## GIVEN EXERCISE
Copy the records from the line that contains "How far is pixel" through the end of the records, swapping "camera" for "lens" and keeping everything else the same. Leave the pictures out.

## TASK MATERIAL
-- START --

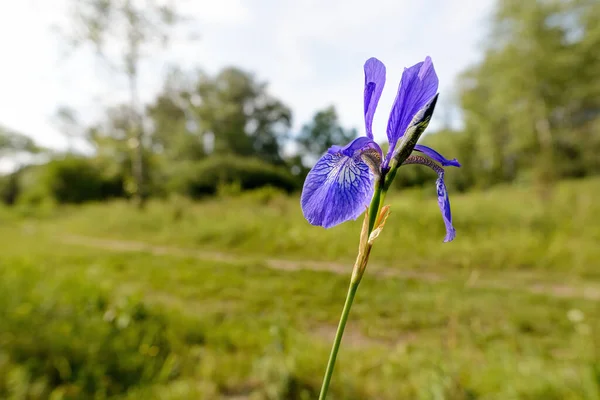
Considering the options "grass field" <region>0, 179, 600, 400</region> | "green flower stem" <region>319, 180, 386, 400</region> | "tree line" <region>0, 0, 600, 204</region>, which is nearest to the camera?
"green flower stem" <region>319, 180, 386, 400</region>

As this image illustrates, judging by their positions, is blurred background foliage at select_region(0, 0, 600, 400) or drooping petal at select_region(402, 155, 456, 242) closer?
drooping petal at select_region(402, 155, 456, 242)

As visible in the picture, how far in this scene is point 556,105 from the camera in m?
14.9

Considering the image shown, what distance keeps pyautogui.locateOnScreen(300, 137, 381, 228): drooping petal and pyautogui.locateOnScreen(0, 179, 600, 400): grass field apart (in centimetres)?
142

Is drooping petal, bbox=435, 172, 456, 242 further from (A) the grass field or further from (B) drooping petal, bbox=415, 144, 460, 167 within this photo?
(A) the grass field

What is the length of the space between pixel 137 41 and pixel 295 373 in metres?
11.9

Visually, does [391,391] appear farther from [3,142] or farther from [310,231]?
[3,142]

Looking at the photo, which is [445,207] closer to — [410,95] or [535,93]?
[410,95]

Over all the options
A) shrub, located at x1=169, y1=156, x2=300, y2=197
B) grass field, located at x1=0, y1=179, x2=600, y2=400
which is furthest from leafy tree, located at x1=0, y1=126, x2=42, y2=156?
shrub, located at x1=169, y1=156, x2=300, y2=197

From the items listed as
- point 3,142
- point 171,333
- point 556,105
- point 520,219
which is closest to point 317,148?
point 171,333

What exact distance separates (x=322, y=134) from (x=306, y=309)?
3.73 metres

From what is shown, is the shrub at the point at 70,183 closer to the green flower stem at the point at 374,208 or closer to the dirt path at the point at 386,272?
the dirt path at the point at 386,272

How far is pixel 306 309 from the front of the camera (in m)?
4.42

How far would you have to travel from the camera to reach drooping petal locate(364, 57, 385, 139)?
1.59 feet

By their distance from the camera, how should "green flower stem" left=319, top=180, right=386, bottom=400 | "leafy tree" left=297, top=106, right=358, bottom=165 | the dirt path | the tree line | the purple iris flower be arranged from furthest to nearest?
the tree line
the dirt path
"leafy tree" left=297, top=106, right=358, bottom=165
the purple iris flower
"green flower stem" left=319, top=180, right=386, bottom=400
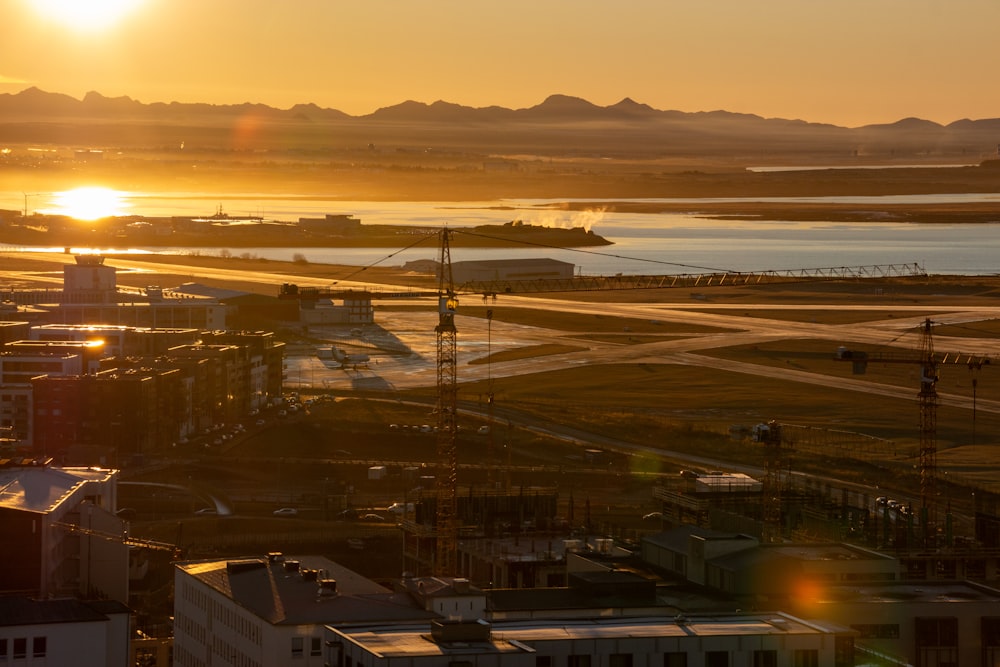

-- END --

## EXPECTED ANSWER
How far is pixel 306 309 from the front of the lens (in m)?
4.42

How far would you have to travel from the lens to reach drooping petal locate(364, 57, 385, 139)?
1.59 feet

By their distance from the lens, how should "green flower stem" left=319, top=180, right=386, bottom=400 | "leafy tree" left=297, top=106, right=358, bottom=165 | the dirt path | the tree line | the purple iris flower be arranged from furthest to nearest?
the tree line
the dirt path
"leafy tree" left=297, top=106, right=358, bottom=165
the purple iris flower
"green flower stem" left=319, top=180, right=386, bottom=400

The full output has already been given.